The task: Carry on the text about the Battle of the Atlantic from its final sentence.

What Churchill called ‘The Battle of the Atlantic’ was, like the so-called Battle of Britain, one of the war’s decisive campaigns and lasted for as long as Hitler’s war. Without command of the sea, the Anglo-American land and air campaigns could not have been mounted or sustained. Without pressure on the Germans from the west and seaborne aid, Soviet successes in the east would have been harder to achieve. Yet in November 1940 Churchill told the Defence Committee (Operations) that, in his view, the Admiralty was making ‘extravagant demands’ for aircraft at a time when it was essential to strengthen Bomber Command. He thought the navy was not making the best use of its Fleet Air Arm (FAA). The whole matter of assignment of forces must be considered jointly by the Admiralty, the Air Ministry and the Ministry of Aircraft Production. He then recalled, wrongly, that the RNAS had expanded so greatly during the Great War that the Royal Flying Corps was left dangerously short of men and materials.
The demise of the RNAS in 1918 had long-lasting consequences. Even after the FAA returned to the Royal Navy in 1937, naval aviation remained ‘tactically and technologically backward’ compared with the United States and Japan. This was because the loss of the RNAS cleared a path to the top for single-minded sea dogs such as Dudley Pound and Tom Phillips. As assistant chief of Naval Staff in 1928, Pound suggested that ‘convoy would be the wrong strategy to adopt in another war because it exposed shipping to attack from surface raiders, which he saw as the primary threat’. He had forgotten the important role aircraft and airships had performed in the Great War. So too had his close friend Tom Phillips, who ‘simply refused to comprehend the potential of air power over the sea’.
Between the wars, as Phillip Meilinger wrote, Coastal Command was an ‘unwanted stepchild’ of the Royal Navy. As a result, it was years before its Sunderlands and Beaufighters were supported by such efficient American types as the Hudson, Catalina and above all the Liberator. Not until 1943 did naval airmen have the aircraft, the equipment and the tactics needed to overcome the U-boat menace.
The British only began to use Ultra to help route convoys in June 1941, but they used it effectively until February 1942. Karl Doenitz suspected that the Allies were reading his radio messages to U-boats, but his experts assured him that that was impossible. A blackout of U-boat cyphers that began in February 1942 lasted for ten months and pacified his doubts. Fortunately, he lacked sufficient U-boats in 1939-1941 to achieve a decisive victory. The crisis in March 1943 is well known, but the ‘air gap’ was the main problem, wrote Marc Milner, and the ‘singularly decisive influence of air power on the Battle of the Atlantic was well understood at the time, at least by sailors’. Long-range aircraft were essential. ‘Submerged U-boats, driven down by aircraft, lacked the speed, range, endurance and tactical effectiveness to tackle convoys in the broad ocean.’
In October 1942, Jack Slessor, assistant CAS (Policy) in the Air Ministry, was told that he was soon to take over Coastal Command, even though he knew nothing about the war at sea and the difficulties in combining British, American and Canadian resources in the air or in the water. He was, however, well served by his staff and in December 1942 code-breakers at Bletchley Park broke into the latest version of the Enigma machine, so that by the time Slessor took command in February 1943 he and his colleagues were being accurately and promptly informed about Doenitz’s intentions and the location of his U-boats.

Exercise data:
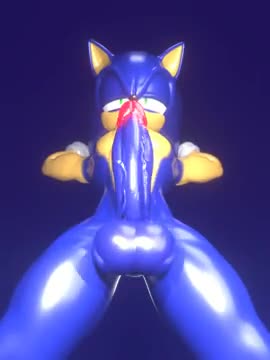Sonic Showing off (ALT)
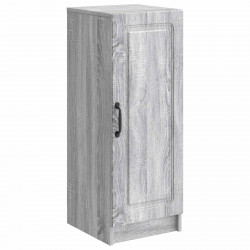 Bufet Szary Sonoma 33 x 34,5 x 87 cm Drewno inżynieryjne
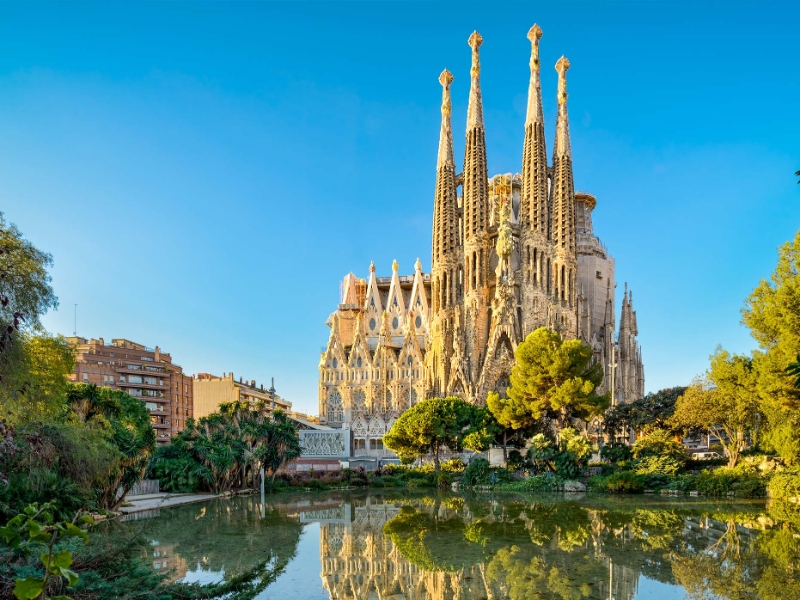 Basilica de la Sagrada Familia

Written response:
As for Churchill, so fulsomely praised by Slessor, he had little to say about Coastal Command. Its achievements were not dramatic enough for his boyish taste. ‘I could not rest content with the policy of “convoy and blockade”’, he admitted in his memoirs, when in fact the escorted convoy proved to be the most effective means of overcoming the U-boat in both world wars. After the war, it was supposed that the so-called ‘hunter-killer’ groups of aircraft carriers and surface vessels had been the U-boat’s deadliest foe. In fact, of the 770 German and Italian boats sunk at sea by Allied action, only twenty were destroyed by those groups as compared to more than 250 by aircraft alone. Yet Slessor, devoted to what he thought of as offensive action, constantly pressed for more and stronger hunting groups in the Bay of Biscay. However, he did co-operate fully with Admiral Sir Max Horton, at ‘Western Approaches’, based in Liverpool, who was responsible for all North Atlantic convoys.
The Atlantic campaign, waged by two services (the RAF and the Royal Navy) and three nations (Britain, the United States and Canada) was one enormous battlefield, stretching from the Hebrides to Halifax in Nova Scotia and from Casablanca to the Caribbean. ‘One shudders to think,’ wrote Slessor, if the Germans had built up ‘their really decisive arm, the U-boat service,’ before the war, instead of wasting resources – human and material – on a ‘third-rate heavy ship force’. Churchill thought so too. ‘It would have been wise for the Germans to stake all upon it.’ Even in the last two months of the war, U-boats sank no fewer than forty-four Allied ships.
After Pearl Harbor, the Americans suffered unnecessarily heavy losses to U-boats along the east coast as a result of poor equipment, strained relations between the navy and the army and civilian reluctance to accept that ‘business as usual’ must be interrupted. ‘The violence of inter-service rivalry in the United States in those days had to be seen to be believed,’ wrote Slessor, ‘and was an appreciable handicap to their war effort.’ John Buckley agreed. Anglo-American air co-operation over the Atlantic in the years 1942-1943 was ‘a catalogue of mistrust and suspicion’; logical procedures were passed over simply because they would have required a degree of co-operation that not even the influence of Roosevelt and Churchill could impose.
On the British side, Slessor resisted strengthening Coastal Command at the expense of Bomber Command, but it was the acquisition of a small number of very long-range B-24 Liberators that would close the ‘Atlantic Gap’ and prevent the U-boat from cutting supplies to Britain and troops from the United States and Canada to prepare for Operation Overlord.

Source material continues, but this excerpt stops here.